Dataset 4 represents challenging data for any of the tested counting systems (Fig. 3). DKE-3-D performed best on this dataset however it is clear that the heterogeneity in the intensity of cells proved challenging for all the tested algorithms. Although DKE-3-D is able to handle a large diversity of object appearances, the accuracy will drop when their is too much diversity. This data was useful for showing the limits of the present approaches but also offered a unique opportunity, due to its two colour channels, to showcase a unique advantage of the DKE algorithm.
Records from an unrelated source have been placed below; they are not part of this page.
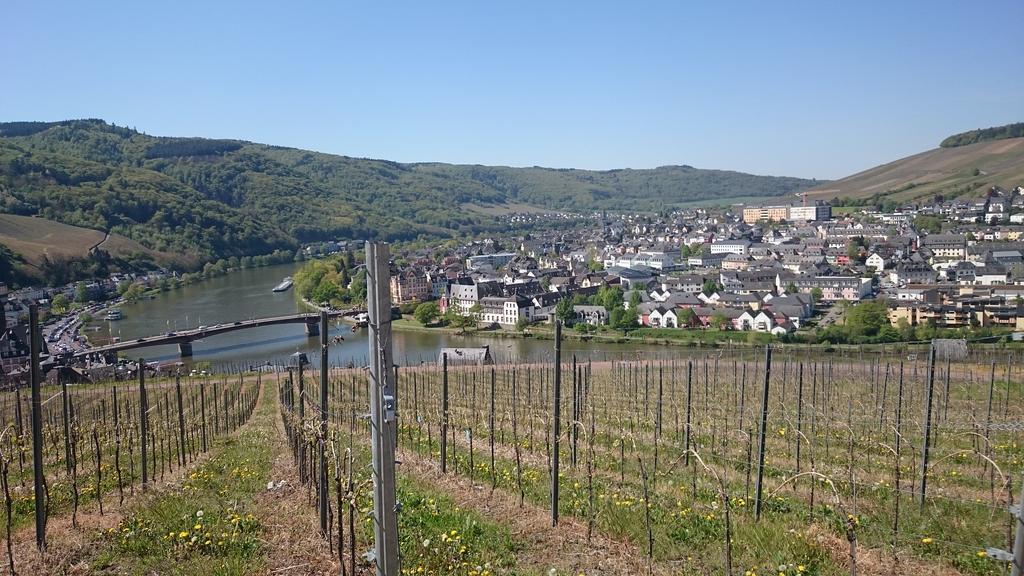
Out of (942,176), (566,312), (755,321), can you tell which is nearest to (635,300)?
(566,312)

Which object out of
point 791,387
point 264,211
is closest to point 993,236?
point 791,387

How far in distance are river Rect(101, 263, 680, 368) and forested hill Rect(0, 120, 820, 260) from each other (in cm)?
2379

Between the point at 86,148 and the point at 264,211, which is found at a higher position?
the point at 86,148

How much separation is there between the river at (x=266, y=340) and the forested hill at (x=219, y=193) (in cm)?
2379

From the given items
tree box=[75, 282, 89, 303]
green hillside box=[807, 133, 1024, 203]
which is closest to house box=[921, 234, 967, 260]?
green hillside box=[807, 133, 1024, 203]

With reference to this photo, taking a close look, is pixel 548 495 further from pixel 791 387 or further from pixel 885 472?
pixel 791 387

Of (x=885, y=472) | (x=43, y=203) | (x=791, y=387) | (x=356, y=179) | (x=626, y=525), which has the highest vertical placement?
(x=356, y=179)

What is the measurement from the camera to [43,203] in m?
75.2

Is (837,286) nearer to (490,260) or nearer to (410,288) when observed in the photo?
(410,288)

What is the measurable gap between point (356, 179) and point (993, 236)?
130987 mm

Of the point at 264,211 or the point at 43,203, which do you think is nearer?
the point at 43,203

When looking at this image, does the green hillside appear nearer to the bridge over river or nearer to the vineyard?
the bridge over river

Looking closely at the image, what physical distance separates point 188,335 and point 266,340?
4251 millimetres

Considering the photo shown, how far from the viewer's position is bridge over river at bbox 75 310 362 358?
31.6 metres
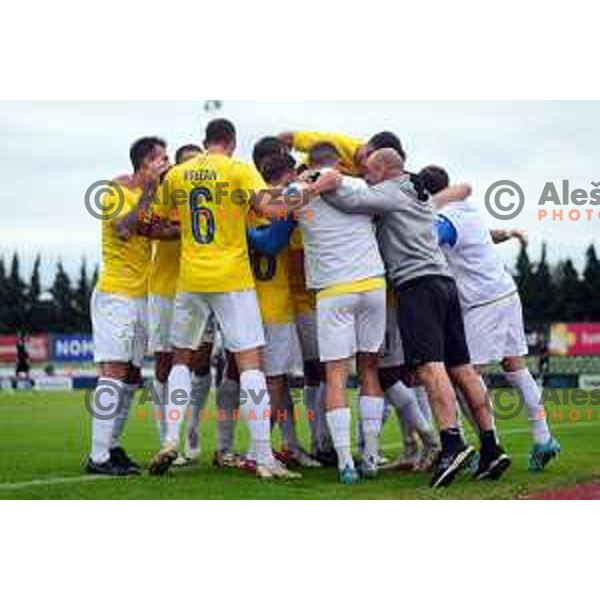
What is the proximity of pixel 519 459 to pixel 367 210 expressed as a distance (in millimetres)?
3307

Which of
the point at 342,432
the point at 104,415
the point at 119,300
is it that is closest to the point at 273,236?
the point at 119,300

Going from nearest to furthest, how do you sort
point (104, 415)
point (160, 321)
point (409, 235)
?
point (409, 235) < point (104, 415) < point (160, 321)

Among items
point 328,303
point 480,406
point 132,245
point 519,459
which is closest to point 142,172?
point 132,245

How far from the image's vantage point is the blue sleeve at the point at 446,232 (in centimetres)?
865

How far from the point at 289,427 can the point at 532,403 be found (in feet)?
6.85

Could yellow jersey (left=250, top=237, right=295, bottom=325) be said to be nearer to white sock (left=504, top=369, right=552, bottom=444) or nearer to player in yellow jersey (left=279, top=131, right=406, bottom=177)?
player in yellow jersey (left=279, top=131, right=406, bottom=177)

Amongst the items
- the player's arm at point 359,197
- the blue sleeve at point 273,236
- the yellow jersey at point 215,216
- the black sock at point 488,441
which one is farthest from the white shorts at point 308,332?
the black sock at point 488,441

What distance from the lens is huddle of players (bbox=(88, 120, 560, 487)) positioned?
26.1 feet

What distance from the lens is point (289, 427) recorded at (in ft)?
31.1

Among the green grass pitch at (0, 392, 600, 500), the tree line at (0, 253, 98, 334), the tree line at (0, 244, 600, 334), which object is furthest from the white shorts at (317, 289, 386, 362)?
the tree line at (0, 253, 98, 334)

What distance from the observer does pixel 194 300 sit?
8.20m

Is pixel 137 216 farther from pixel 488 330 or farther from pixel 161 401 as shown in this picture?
pixel 488 330

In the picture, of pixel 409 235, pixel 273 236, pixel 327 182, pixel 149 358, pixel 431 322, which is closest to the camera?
pixel 431 322

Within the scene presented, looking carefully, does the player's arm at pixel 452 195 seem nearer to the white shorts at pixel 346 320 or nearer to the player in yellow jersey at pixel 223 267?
the white shorts at pixel 346 320
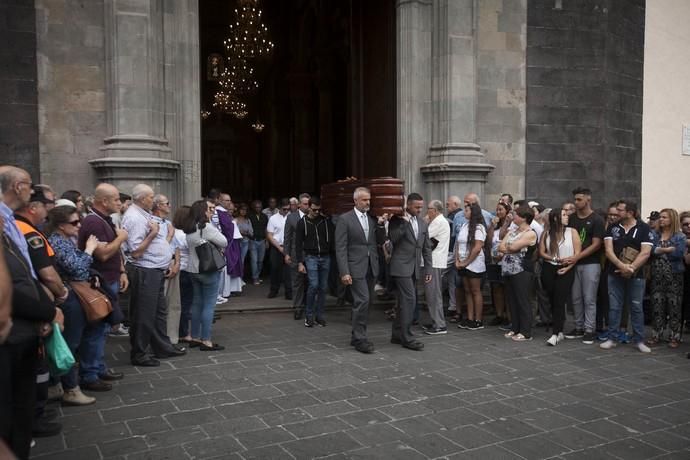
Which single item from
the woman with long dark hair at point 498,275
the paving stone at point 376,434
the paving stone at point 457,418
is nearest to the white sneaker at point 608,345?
the woman with long dark hair at point 498,275

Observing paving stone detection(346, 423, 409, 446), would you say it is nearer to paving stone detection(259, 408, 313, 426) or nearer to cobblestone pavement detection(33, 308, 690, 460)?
cobblestone pavement detection(33, 308, 690, 460)

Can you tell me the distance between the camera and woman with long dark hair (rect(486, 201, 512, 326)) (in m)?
8.72

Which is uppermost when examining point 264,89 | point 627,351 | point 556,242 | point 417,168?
point 264,89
Dataset 4a represents the red nuclear stain (Fig. 3A) which can be accurately annotated by a human, to label every cell in the heart tissue. When trained on this data the DKE-3-D algorithm achieved an accuracy of 85.6 % which was better than any of the other tested techniques. Dataset 4b represents the cytoplasmic channel from the same image volumes as the red channel(Fig. 3B), a ground-truth cannot be made directly using the green channel due to the diffuse and overlapping nature of the stain. If however we use the ground-truth positions from Dataset 4a with the features calculated in Dataset 4b we can achieve a respectable 88.5 and 84.0 % accuracy for DKE-2-D and DKE-3-D respectively (example output Fig. 2D). It is likely that the reason the DKE-2-D algorithm outperformed the DKE-3-D algorithm on this data because the diffuse nature of the cytoplasmic data means the 3-D features present in the DKE-3-D algorithm did not contribute much information. This indirect learning has great potential, whereby we can indirectly approximate cell counts based on stains which are not easily quantifiable by a human annotator. This means acquisition times and sample preparation times could be reduced as it would only be necessary to fully label and image samples for the training and then the technique could be applied to different potentially cheaper or more coarsely imaged representation. The only other technique, which can do this, is the simple linear regression approach but this technique achieved only 76.7 % accuracy, due to most likely insufficient feature description, when compared to the DKE-3-D technique.

4 Conclusion and Limitations

The DKE method is a highly accurate and computationally efficient means through which 3-D objects with complex intensity distributions can be easily counted using only a dot annotation as training. This work shows that density kernel estimation is a invaluable approach for solving complex counting tasks in 3-D microscopy data. We make a significant step towards perfecting the technique through incorporating novel 3-D filters into the work-flow. The conventional DKE-2-D approach, adapted to 3-D, works relatively well on all data, but the proposed DKE-3-D algorithm with 3-D filters outperforms all other techniques, especially in dense environments where the boundaries of cells are not easily identified. This technique is suitable for counting any object which is roughly spheroidal or spherical in shape, but is limited, like other techniques, if the integral intensity between cells is wildly different. In summary, the DKE-3-D algorithm is a vital approach for tackling counting in 3-D volumes and due to its unique density approach can out-perform conventional methodologies on a range of data.